TEXT SECTION —
§

4 min read
Having a small baby makes me so aware of how quickly time passes. Our little girl changes every day, she grows and learns at an enormous speed. Even though I don’t grow physically anymore, I still do change daily as well. And so does the world around us. Nothing is fixed. Everything moves and evolves. I find this both terrifying and exciting.
It certainly makes me want to capture more of each moment. The days are so fleeting – I cannot hold onto them but I can try and preserve some facets of today.
So here we are!
These days, I am…
Eating too much chocolate. I blame sleep deprivation for my lack of self-control!
Drinking iced coffee and hot coffee and lots of sparkling water.
Reading “The House in the Cerulean Sea” by T.J. Klune. I have heard so so much rave about this book. I am about halfway and I like it. But I don’t get the hype (yet!). I also started “Beautiful World, Where Are You?” by Sally Rooney. I am only through the first chapter but can already tell that I am going to love this one.
Listening to UCB radio, “Atomic Habits” by James Clear, and the Elise Gets Crafty Podcast. Not much music at the moment. I have come to really appreciate silence these days.
Writing very little. I am not even journaling right now which is quite unheard of! I miss it. But it is hard with a small baby to find the time and the calm to sit down and write I find.
Wearing a lot of the same old things. I am desperate to make some new clothes and bring some more colour and fun to my wardrobe. In the last few weeks I made two tops which I both really love: an Ashton Top and another Odgen Cami.
Sewing a corduroy skirt. I am following the Ness pattern by Tilly and the Buttons. I am not very far yet but am enjoying this make a lot so far.
Knitting a whole lot of socks! I set a goal to make six pairs of socks this year (i.e. a total of 12 individual socks) and right now I am working on sock no.5! If you are interested in my crafting projects (mostly knitting and sewing) you can check out my crafty Instagram account: @brightboldmakes.
Grateful for our little daughter SJ. She is just such a joy. Feisty and wild and full of energy and very funny. I just absolutely adore being her mother and feel so humbled that Edd and I get to raise this wonderful little girl.

§

Scene geometry reasoning data —
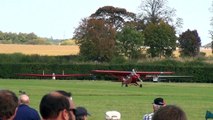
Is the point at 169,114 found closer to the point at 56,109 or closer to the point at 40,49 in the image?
the point at 56,109

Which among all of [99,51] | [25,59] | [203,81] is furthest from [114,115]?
[99,51]

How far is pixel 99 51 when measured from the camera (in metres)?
104

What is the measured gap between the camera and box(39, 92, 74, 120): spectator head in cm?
470

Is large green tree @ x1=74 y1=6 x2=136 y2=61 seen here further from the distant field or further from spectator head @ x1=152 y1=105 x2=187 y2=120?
spectator head @ x1=152 y1=105 x2=187 y2=120

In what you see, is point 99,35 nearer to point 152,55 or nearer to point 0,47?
point 152,55

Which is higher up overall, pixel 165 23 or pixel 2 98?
pixel 165 23

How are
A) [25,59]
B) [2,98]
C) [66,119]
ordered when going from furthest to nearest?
[25,59]
[2,98]
[66,119]

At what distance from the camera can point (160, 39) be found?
115 metres

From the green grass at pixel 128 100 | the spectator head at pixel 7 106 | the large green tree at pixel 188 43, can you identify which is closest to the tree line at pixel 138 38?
the large green tree at pixel 188 43

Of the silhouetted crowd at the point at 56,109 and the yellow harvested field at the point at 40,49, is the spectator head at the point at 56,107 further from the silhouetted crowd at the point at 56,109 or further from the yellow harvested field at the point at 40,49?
the yellow harvested field at the point at 40,49

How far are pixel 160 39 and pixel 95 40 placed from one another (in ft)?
46.9

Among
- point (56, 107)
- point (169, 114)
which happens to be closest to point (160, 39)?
point (56, 107)

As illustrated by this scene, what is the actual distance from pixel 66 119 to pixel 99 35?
104 meters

§

EXERCISE 1 —
Answer these questions about the post on everyday life with a new baby:
(a) Which podcast does the writer mention listening to?
(b) What pattern is the writer following for the corduroy skirt?
(c) How many pairs of socks did the writer set a goal to knit this year?
EXERCISE 2 — Continue the post on everyday life with a new baby, picking up after its final sentence.

RESULT 1 —
(a) The Elise Gets Crafty Podcast.
(b) The Ness pattern by Tilly and the Buttons.
(c) Six pairs.

RESULT 2 —
Watching SJ. She is almost crawling! Sometimes she does one or two “steps” but then lands on her belly (a bit like when I attempt press ups). She does lots of babbling – dadada, bababa, deideidei but no mamama yet. This week she has a cold and lost her voice a little bit, which was both cute and sad. She claps her hands and waves and lifts her arms to show how tall she is. Edd taught her to give high-fives.
Sharing lots of my food with her now and really enjoying it. Most afternoons we share a plate of fruit – she is a big fan of bananas and pears. Vegan yogurt and bread are also big hits.
Frustrated that I am still dealing with SPD symptoms almost 9 months postpartum. Has anyone got any tips or experience around this?
Looking forward to our holiday. We are going to Bavaria in two weeks. I am very excited for 14 days of hanging out with my two favourite people and not doing much of anything. I am actually thinking about taking my sewing machine… We will see if we can fit it in the car alongside the pram and the million other things one seems to need for a baby!
Planning to do lots more of this – documenting and sharing my thoughts and life in the hopes that it somehow blesses those who follow along.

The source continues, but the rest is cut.